I have time series data which spans over 10 years and has over 3 trillion rows and 10 columns.

At the moment I use a PCIe SSD with 128GB of RAM and I am finding that querying takes a significant amount of time. For example running the below command takes well over 15 mins:

SELECT * FROM tbl WHERE column_a = 'value1' AND column_b = 'value2';

The table is mostly used for reads. The only time the table is written to is during weekly updates which insert about 15 million rows.

What are the best ways to manage tables so large? Would you recommend splitting it by year?

The table size is 542 GB and the external size is 109 GB.

EXPLAIN (BUFFERS, ANALYZE) output:

"Seq Scan on table  (cost=0.00..116820941.44 rows=758 width=92) (actual time=0.011..1100643.844 rows=667 loops=1)"
"  Filter: (("COLUMN_A" = 'Value1'::text) AND ("COLUMN_B" = 'Value2'::text))"
"  Rows Removed by Filter: 4121893840"
"  Buffers: shared hit=2 read=56640470 dirtied=476248 written=476216"
"Total runtime: 1100643.967 ms"

The table was created using the following code:

CREATE TABLE tbl (
  DATE     timestamp with time zone,
  COLUMN_A text,
  COLUMN_B text,
  VALUE_1  double precision,
  VALUE_2  double precision,
  VALUE_3  double precision,
  VALUE_4  double precision,
  VALUE_5  double precision,
  VALUE_6  double precision,
  VALUE_7  double precision,
);

CREATE INDEX ix_table_name_date ON table_name (DATE);

Best Answer

Your existing index on DATE is obviously useless for the query. The first obvious step for your query:

SELECT * FROM tbl WHERE column_a = 'value1' AND column_b = 'value2';

is an index for column_a or column_b (which ever is more selective) or possibly a multicolumn index on (column_a, column_b), like:

CREATE INDEX tbl_a_b_idx ON tbl(column_a, column_b);

Details:

Next, I would consider partial indexes if you can safely exclude large parts of the table from the queries. Or partition your table in something like 100 partitions. And use constraint exclusion.

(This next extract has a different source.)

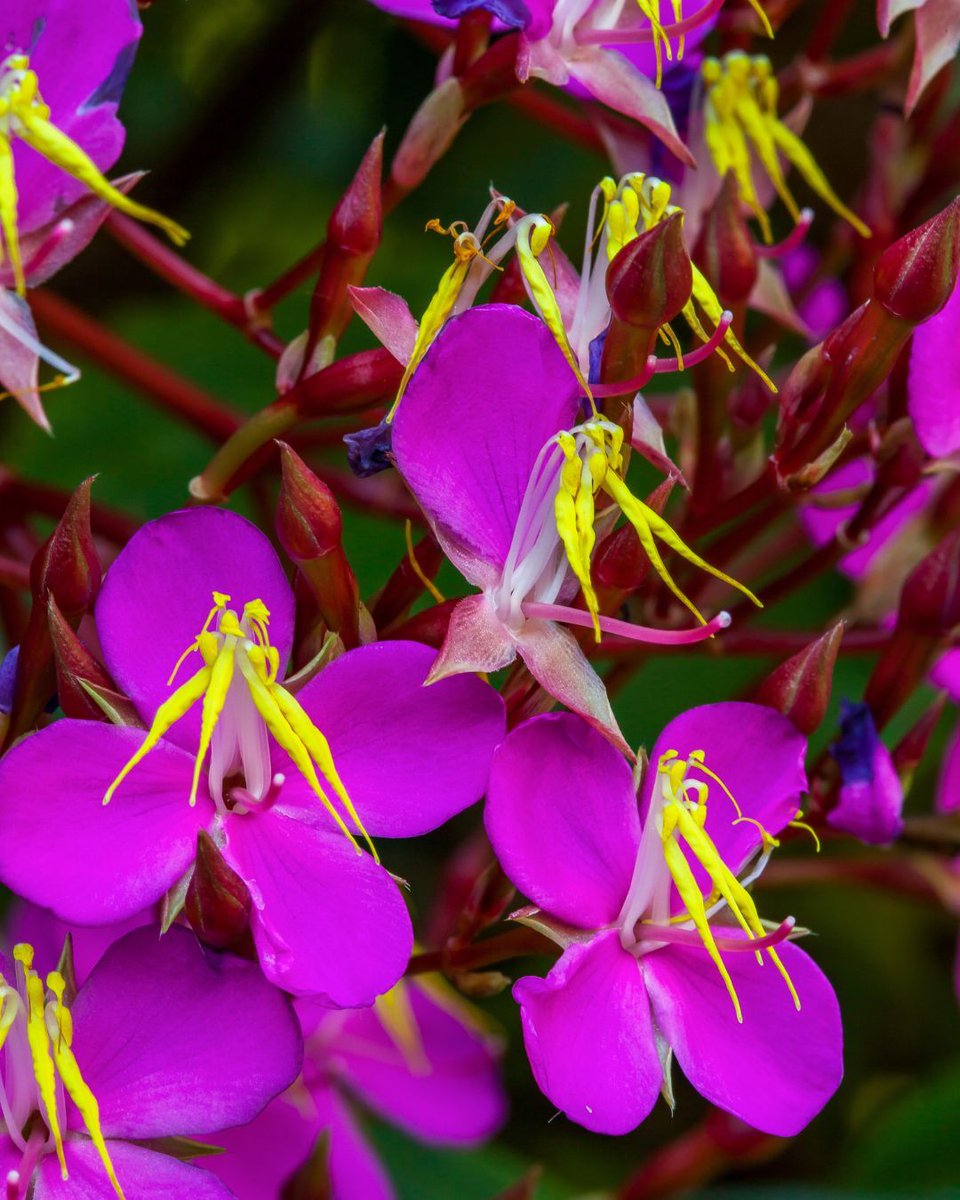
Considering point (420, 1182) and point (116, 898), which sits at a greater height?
point (116, 898)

"Splitting it by year", like you contemplated, would be just as useless (harmful, even) as your index on DATE for the given query. Partitions need to be based on columns in the predicates of the query (column_a and column_b) to be helpful. Predicates on just one column would be much easier in this respect. If you have important queries filtering on various columns, partitioning is probably not the way to go. (Partial indexes still might.)

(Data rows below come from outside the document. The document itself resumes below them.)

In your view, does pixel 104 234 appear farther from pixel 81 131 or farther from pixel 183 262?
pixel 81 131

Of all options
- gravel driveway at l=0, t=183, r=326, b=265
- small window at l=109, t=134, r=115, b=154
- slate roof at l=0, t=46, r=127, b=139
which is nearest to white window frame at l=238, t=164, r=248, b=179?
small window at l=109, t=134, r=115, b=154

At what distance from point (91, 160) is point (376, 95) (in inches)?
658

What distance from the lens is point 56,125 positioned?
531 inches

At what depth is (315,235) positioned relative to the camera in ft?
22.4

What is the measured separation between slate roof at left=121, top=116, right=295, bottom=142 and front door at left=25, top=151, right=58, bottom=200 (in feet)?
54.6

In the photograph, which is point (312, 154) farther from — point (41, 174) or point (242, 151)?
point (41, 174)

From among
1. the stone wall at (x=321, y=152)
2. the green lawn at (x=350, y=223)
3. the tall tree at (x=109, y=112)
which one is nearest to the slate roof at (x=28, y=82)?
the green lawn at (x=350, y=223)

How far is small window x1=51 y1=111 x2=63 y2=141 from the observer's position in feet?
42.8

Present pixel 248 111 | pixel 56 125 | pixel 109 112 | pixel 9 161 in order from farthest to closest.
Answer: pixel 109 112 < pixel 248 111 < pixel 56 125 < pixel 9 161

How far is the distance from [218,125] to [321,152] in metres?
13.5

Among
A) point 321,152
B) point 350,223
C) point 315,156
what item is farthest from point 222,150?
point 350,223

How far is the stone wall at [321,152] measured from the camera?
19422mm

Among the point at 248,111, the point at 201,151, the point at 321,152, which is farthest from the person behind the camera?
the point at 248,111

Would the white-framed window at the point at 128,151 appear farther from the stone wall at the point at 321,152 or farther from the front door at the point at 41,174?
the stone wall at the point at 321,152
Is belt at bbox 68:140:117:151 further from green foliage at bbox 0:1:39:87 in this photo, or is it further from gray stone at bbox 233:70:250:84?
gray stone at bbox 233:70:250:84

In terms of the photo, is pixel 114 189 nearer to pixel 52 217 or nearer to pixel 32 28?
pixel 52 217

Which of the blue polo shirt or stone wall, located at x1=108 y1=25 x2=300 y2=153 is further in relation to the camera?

If partitioning is no good, a less invasive measure would be to CLUSTER data based on the new index (you can't use a partial index for this). Or simply create a new table from the sorted output of a query. This is particularly interesting since your table is mostly read-only. It should pay to do this at least once, but that one time will be very expensive: the whole table has to be re-written one or the other way. You need enough free space, as much RAM as you can get and an exclusive lock on the table. Or use pg_repack, to avoid the exclusive lock:

Be sure to run the latest version of Postgres. The upcoming Postgres 9.5 might be particularly interesting for you, since it introduces BRIN indexes (block range indexes), which can reduce the index size dramatically for very big tables. Might be exactly what you are looking for.